I like to retain my feature branches too, for a short while. Where "short while" is about 10 years.
One of my favorite pieces on the subject is from the round of interviews James Gosling made in the 90s as they were promoting Java.
He said that when he moves to a new house he packages everything in boxes with a clear list of the box contents.
Then he doesn't unpack. He opens a box only based on necessity.
6 months later he throws out everything else without looking. If he'll look he won't throw it away.
He credited this approach for Java's very lean set of language features. For me that's the killer feature of Java.
I really wanna try this but I'm scared lol.
I totally agree with this statement, but it also depends on the language/ecosystem you're working with. In the Elm language community, it's very easy for us to remove dead code, as explained in this article: jfmengels.net/safe-dead-code-removal/ (disclosure: it's my article and my tool behind it). The biggest blocker that remains is, as you mentioned, the developer's fear of throwing code away because it's too hard to find it back if you need it again (which in my experience, is extremely rarely needed).
For Marie Kondo - Sketch of rooms and lists for all product allow a conceit view of your house inventory.
For Devs - Storybook and tests allow you to rebuild and condense your code without fearing errors or bugs.
Throw your shit out, with confidence and reassurance
Now that Marie Kondo has overcome her tidying habits, this post may be in need of refreshing... or not.
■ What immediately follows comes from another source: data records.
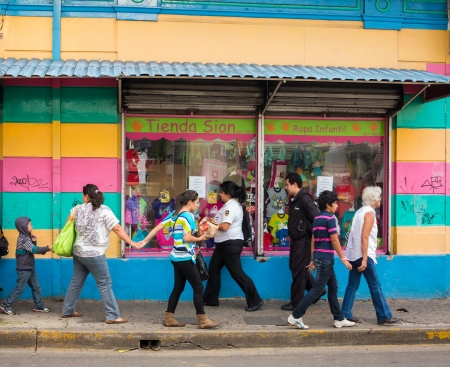 SAN JOSE, COSTA RICA - CIRCA AUGUST 2012  Typical street scene with locals, circa 2012 in San Jose, a very popular tourist destination with 2 2 million foreign visitors a year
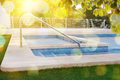 Stairs of a swimming pool in garden Royalty Free Stock Photo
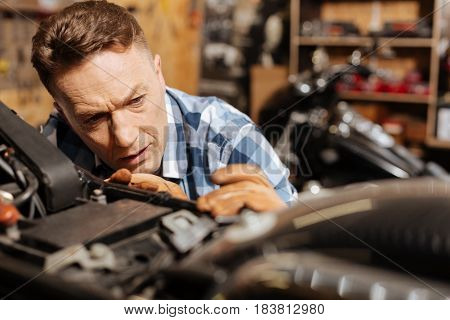 Lovely lines. Capable diligent hardworking man working on his gorgeous vintage vehicle by fixing all mechanisms and making it great again
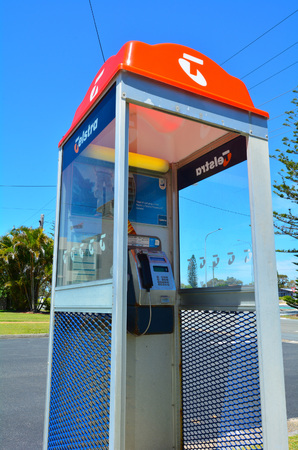 pay phone: GOLD COAST - OCT 10 2014:Telstra telephone booth.Australias largest telecommunications and media company Telstra announces that her forgotten pay phone booths will be repurposed as Wi-Fi hot spots. Editorial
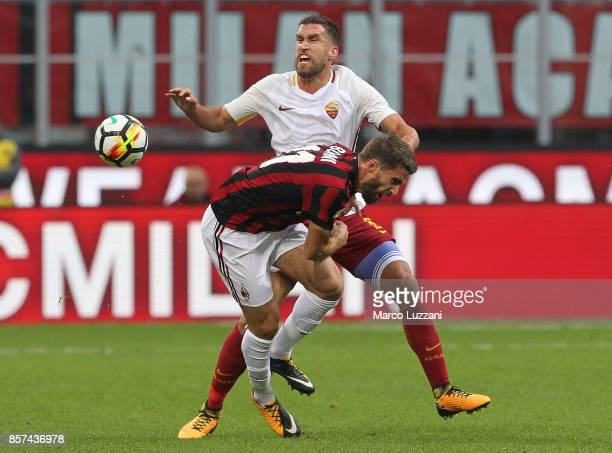 Kevin Strootman of AS Roma clashes with Fabio Borini of AC Milan during the Serie A match between AC Milan and AS Roma at Stadio Giuseppe Meazza on...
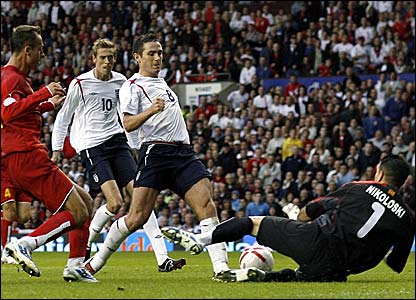 England's Frank Lampard is denied by Macedonia keeper Jane Nikoloski (right)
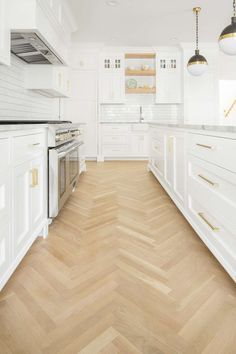 "Open, airy, simple yet inviting. ""White oak wood floor in herringbone pattern in white kitchen. White English farmhouse style home by The Fox Group. Come be inspired these English Farmhouse Style Decorating Ideas. Wood Floor Design, Herringbone Wood, Herringbone Hardwood Floors, Kitchen Design, Herringbone Wood Floor, White Shaker Kitchen, House, Floor Design, White Shaker Kitchen Cabinets"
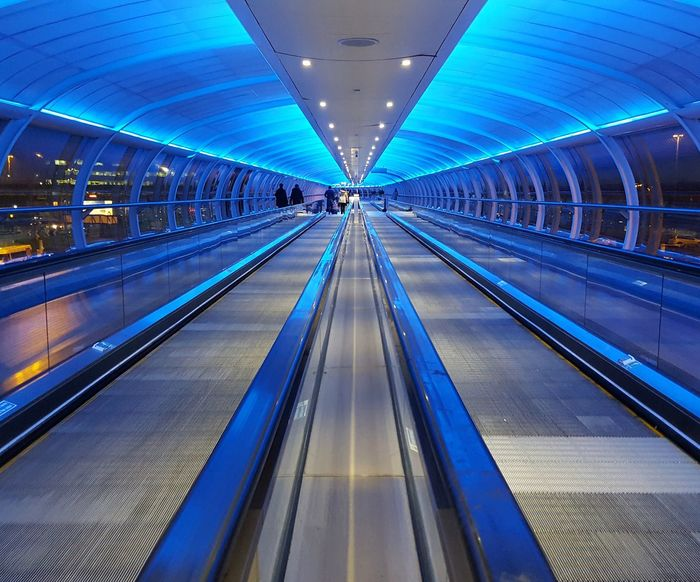 Travelators at Manchester Airport Blueglow Manchester Airport Travelators Tunnel Tunnel Vision Tunnel View Tunnelvision Transportation Airports Travelators Connection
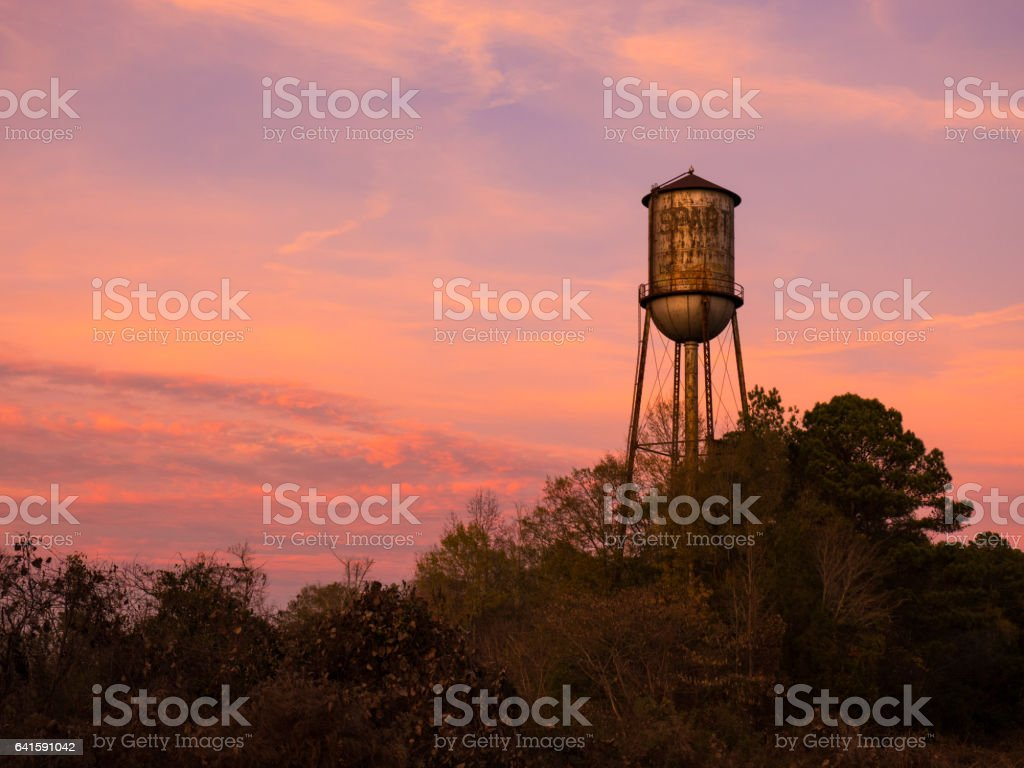 Old Small Town Water Tower Against Brilliant Sunset Sky stock photo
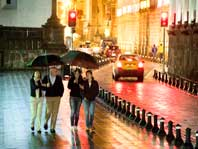photo of friends walking in Quito in the evening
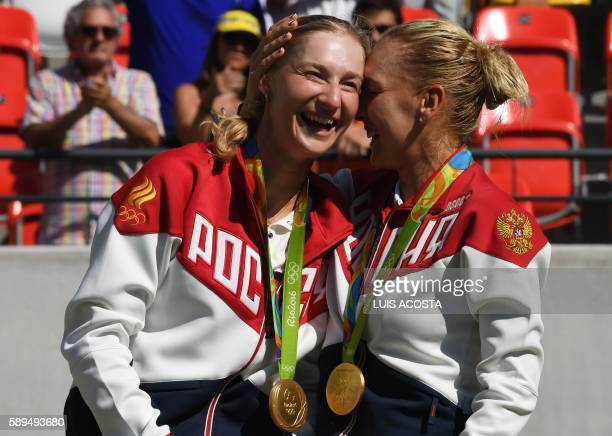 TOPSHOT Gold medalists Russia's Ekaterina Makarova and Russia's Elena Vesnina pose on the podium after the women's doubles finals tennis match at the...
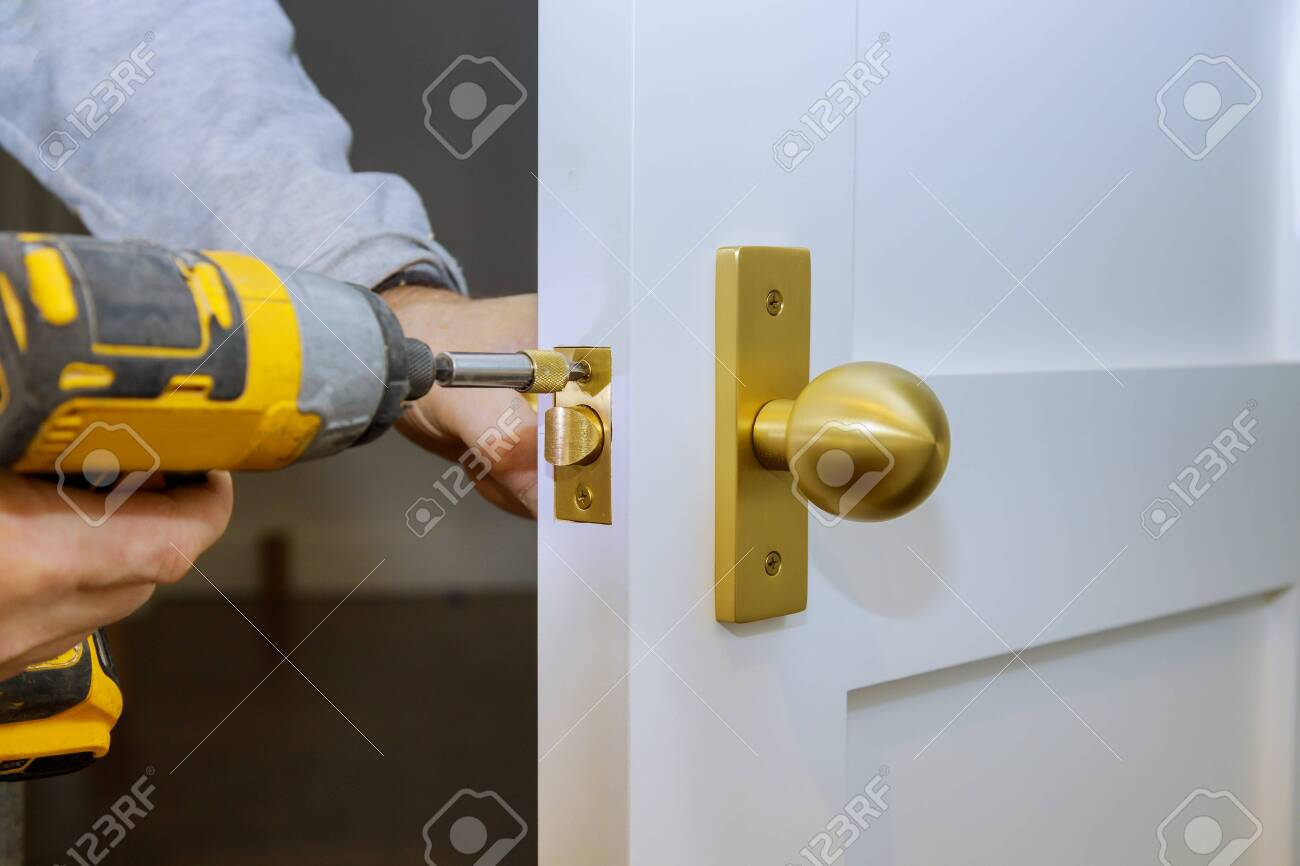 Close up of installation of the door lock with a screwdriver - 142916411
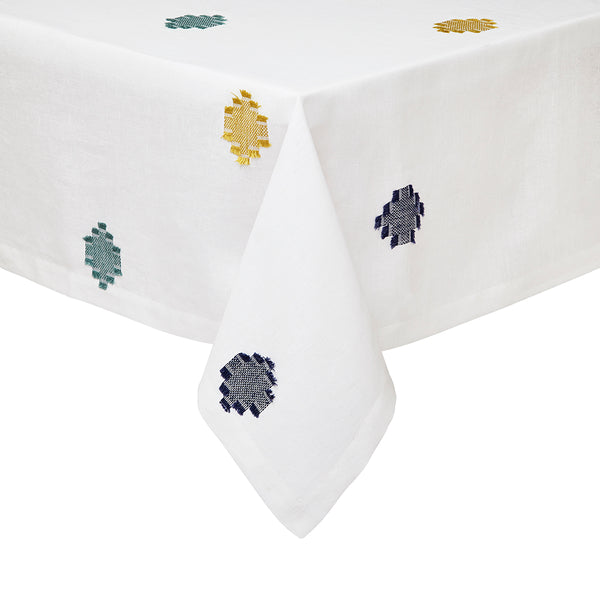 white tablecloth with blue mustard woven pattern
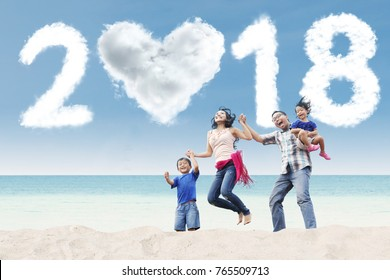 Image of young family having fun in the beach with clouds shaped heart and numbers 2018 in the sky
A friend says that it's funnier to delete old code than write new code
Oh this is so true! Thanks for this article 🎉 I know a few colleagues that should read this.
Also comparing features to an air-fryer : SPOT ON 👌
As always, comments are welcome.
Nice article. Thanks Samuel.
I JUST LOVED this article <3
I think it's easy to get carried away with minimalism. It always feels good to make things simpler because it decreases the mental load on awareness, memory, comprehension, etc. Looking at nature is a good example. Nature can be quite complex. The human body is complex, ecosystems are complex. But usually, if not meddled with by us humans, nature loses inefficiencies. It does't make it simple or easy to understand. It's that things that have no value are lost. I think that's the way we should design things. Strive for elegance, symmetry, multi-purpose where possible. If the requirements are complex the solution will be complex. That's okay. That's how it has to be.